2. B. Horan, D. Creighton, S. Nahavandi, and M. Jamshidi, “Bilateral haptic teleoperation of an
articulated track mobile robot,” in System of Systems Engineering, 2007. SoSE’07. IEEE International
Conference on. IEEE, 2007, pp. 1–8.
3. J. C. Perry and J. Rosen, “Design of a 7 degree-of-freedom upper-limb powered exoskeleton,” in
Biomedical Robotics and Biomechatronics, 2006. BioRob 2006. The First IEEE/RAS-EMBS International
Conference on. IEEE, 2006, pp. 805–810.
4. T. Hayashi, H. Kawamoto, and Y. Sankai, “Control method of robot suit hal working as
operator’s muscle using biological and dynamical information,” in Intelligent Robots and Systems,
2005.(IROS 2005). 2005 IEEE/RSJ International Conference on. IEEE, 2005, pp. 3063–3068.
5. A. Schiele and F. C. van der Helm, “Kinematic design to improve ergonomics in human machine
interaction,” Neural Systems and Rehabil- itation Engineering, IEEE Transactions on, vol. 14, no. 4, pp.
456–469, 2006.
6. A. Tatematsu and Y. Ishibashi, Mapping workspaces to virtual space in work
usingheterogeneous haptic interface devices. INTECH Open Access Publisher, 2010.
7. J. J. Berkley, “Haptic devices,” White Paper, Mimic Technologies Inc., Seattle, 2003.
8. N. C. Mitsou, S. V. Velanas, and C. S. Tzafestas, “Visuo-haptic interface for teleoperation of
mobile robot exploration tasks,” in Robot and Human Interactive Communication, 2006. ROMAN 2006.
The 15th IEEE International Symposium on. IEEE, 2006, pp. 157–163.
UDС 004
SHAYAKHMETOVA A.B., POLICHSHUK Y.V.
EMOTION RECOGNITION BASED ON IMAGE PROCESSING
(Kazakh-British Technical University, Almaty, Kazakhstan)
Abstract
Facial expressions are an inconceivably imperative part of human life and basic research on
emotions of the previous couple of decades has delivered a few revelations that have prompted vital
true applications. People can embrace an facial expressions willfully or automatically, and the
neural components in charge of controlling the expression vary for every situation. However solid
expression acknowledgment by machine is still a challenge. This paper presents application of the
machine learning system of support vector machines (SVM) to recognition and classification of
human emotions based on image processing.

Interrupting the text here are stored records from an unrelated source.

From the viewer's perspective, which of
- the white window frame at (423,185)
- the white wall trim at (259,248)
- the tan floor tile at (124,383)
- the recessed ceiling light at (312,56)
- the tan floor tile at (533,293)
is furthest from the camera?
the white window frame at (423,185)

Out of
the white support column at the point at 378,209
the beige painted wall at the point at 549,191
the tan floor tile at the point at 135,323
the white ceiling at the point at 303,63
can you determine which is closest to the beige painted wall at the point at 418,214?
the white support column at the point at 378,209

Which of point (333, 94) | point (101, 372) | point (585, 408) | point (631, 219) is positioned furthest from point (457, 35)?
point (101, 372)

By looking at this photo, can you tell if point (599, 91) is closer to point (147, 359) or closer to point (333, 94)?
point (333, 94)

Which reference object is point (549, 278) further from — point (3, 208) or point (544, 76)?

Keywords: Expression recognition, Face detection, SVM
Introduction
Exact recognition and classification of facial expressions ends up being an extremely
troublesome errand. Despite immense efforts in computer hardware and software development,
including the improvement of sophisticated algorithms for machine learning, today still no
computational system exists that approximates the performance of humans. Traditionally, facial
expressions have been studied by clinical and social psychologists, medical practitioners, actors and
artists. However in the last quarter of the 20th century, with the advances in the investigation of
artificial intelligence, computer vision and computer graphics, 3D modeling and computer scientists
started showing interest in the study of facial expressions.

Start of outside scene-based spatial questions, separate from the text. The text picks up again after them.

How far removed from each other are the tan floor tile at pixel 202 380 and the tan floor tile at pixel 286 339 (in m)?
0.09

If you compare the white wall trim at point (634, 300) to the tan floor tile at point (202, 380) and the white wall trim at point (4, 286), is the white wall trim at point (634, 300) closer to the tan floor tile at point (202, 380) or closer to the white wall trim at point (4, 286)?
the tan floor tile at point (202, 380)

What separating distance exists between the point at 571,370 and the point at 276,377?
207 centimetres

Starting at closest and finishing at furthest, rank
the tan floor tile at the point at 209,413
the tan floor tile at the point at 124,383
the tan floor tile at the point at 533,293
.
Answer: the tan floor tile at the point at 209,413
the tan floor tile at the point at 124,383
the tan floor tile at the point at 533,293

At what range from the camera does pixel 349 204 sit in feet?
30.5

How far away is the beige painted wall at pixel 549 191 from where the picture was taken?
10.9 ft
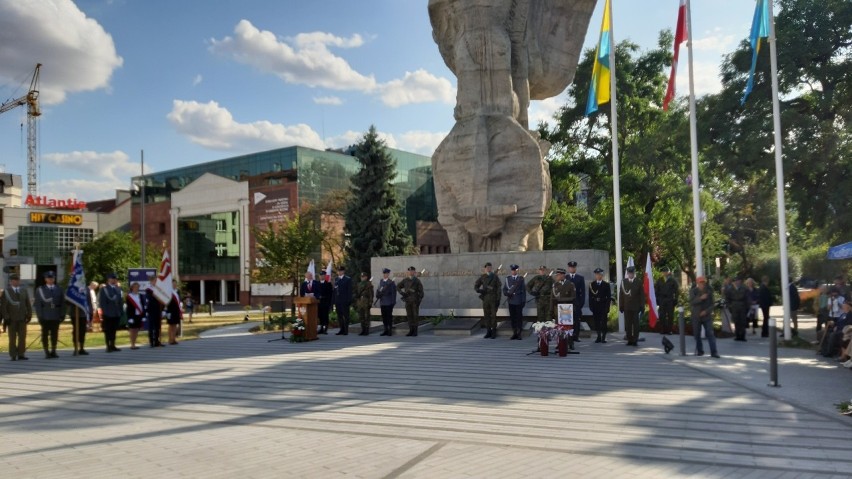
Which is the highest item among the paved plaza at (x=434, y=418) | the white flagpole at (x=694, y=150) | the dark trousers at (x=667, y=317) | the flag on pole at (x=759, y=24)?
the flag on pole at (x=759, y=24)

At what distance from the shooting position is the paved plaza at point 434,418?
5641 mm

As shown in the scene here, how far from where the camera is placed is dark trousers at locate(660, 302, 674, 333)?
16.6 meters

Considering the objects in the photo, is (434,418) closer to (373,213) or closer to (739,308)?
(739,308)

Face detection and feature extraction
Automatic emotion acknowledgment frameworks are partitioned into three modules:
1. Face Recognition
«ҚОҒАМДЫ АҚПАРАТТАНДЫРУ» V ХАЛЫҚАРАЛЫҚ ҒЫЛЫМИ-ПРАКТИКАЛЫҚ КОНФЕРЕНЦИЯ
46
2. Feature Extraction
3. Expression Classification
First of all, I detected face from loaded into matrix image using Viola-Jones object detection
framework. The Viola–Jones object identification system is the primary framework that introduced
powerful object detection rates created by Paul Viola and Michael Jones in 2001. Although it can be
trained to detect a variety of object classes. This algorithm is implemented in OpenCV library,
which was also included in my project. Cascade of supported classifiers working with haar - like
components is now prepared in OpenCV with a couple of hundred specimen perspectives of a
specific objects subjective pictures of the same size. After loading different pertained on face
detection cascades they can be used to a region of interest in an input image. To search for the
object in the entire picture one can move the inquiry window over the picture and check each area
utilizing the classifier. So to discover an object of an obscure size in the picture the scan procedure
have to be done a few times at various scales.

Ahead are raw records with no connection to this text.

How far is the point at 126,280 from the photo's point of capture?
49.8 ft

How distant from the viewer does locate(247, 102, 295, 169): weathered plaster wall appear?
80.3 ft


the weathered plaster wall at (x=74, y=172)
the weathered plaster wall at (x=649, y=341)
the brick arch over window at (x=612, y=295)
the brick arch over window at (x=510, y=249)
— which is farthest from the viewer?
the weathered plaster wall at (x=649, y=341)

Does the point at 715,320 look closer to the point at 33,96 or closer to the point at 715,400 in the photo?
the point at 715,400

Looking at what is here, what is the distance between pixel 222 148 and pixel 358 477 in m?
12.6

Figure 1 - The current algorithm uses the following Haar-like features.
Figure 2 - Example of work of face recognition using Haar-like features.
Second step is extracting features like mouth, eyes and nose. The principle of work remains
the same. Only using haar-cascades change according to the needed region of interest. Also image
of detected eye pairs and mouth of each testing picture is saved for further usage for training
classifier.
Support Vector Machine
Support Vector Machines are a maximal edge hyperplane classification method that relies
on results from statistical learning hypothesis to ensure high speculation execution. Kernel
functions are utilized to proficiently map input data which may not be linearly separable to a high
dimensional feature space where linear methods can then be applied. SVMs display great order
«ҚОҒАМДЫ АҚПАРАТТАНДЫРУ» V ХАЛЫҚАРАЛЫҚ ҒЫЛЫМИ-ПРАКТИКАЛЫҚ КОНФЕРЕНЦИЯ
47
precision even when only a humble quantity of training data is prepared, making them especially
suitable to a dynamic, intelligent way to deal with expression acknowledgment.
Figure 3 - Recognition of face, eyes, mouth and nose in my project compared to non-face based picture.
The frequently unpretentious contrasts recognizing separate expressions, for example,
«anger» or «disgust» in our displacement-based data as well as the wide range of possible variations
in a particular expression when performed by different subjects drove us to the appropriation of
SVMs as the classifier of decision. Selection of an appropriate kernel function allowed further
modification and improvement of the SVM classifier to our specific space of outward appearance
acknowledgment. Support vector machines have already been effectively utilized in an assortment
of classification applications including character and text acknowledgment as well as DNA
microarray data analysis.
Used Database, Evaluation and Conclusion
All images with were used training my classifier were taken from Cohn-Kanade AU-Coded
Expression Database. The Cohn-Kanade Database is for exploration in programmed facial picture
investigation, synthesis and for perceptual studies. Mostly scientists define 7 universal facial
expressions: Happiness, Sadness, Surprise, Disgust, Fear, Anger and Neutral. My underlying
execution effectively perceived expressions in 70% of trials, with ensuing changes including
selection of a kernel function customized to the training data boosting acknowledgment precision
up to 85%. Consolidating further conceivable upgrades, for example, expanding measure of training
data or performing programmed SVM model selection is prone to yield far better execution and
further build the suitability of SVM-based expression acknowledgment approaches in building
emotional and socially intelligent human-computer interfaces.
Future work
Application of emotion recognition in different spheres of life is major and vital. First of all,
such technology will help in building human-like robots and human-computer based interactions
itself. Also it can find utilization in social sphere like monitoring mood of visitors of various
institutions, cafes, restaurants and anywhere else where profit of company depends on customers’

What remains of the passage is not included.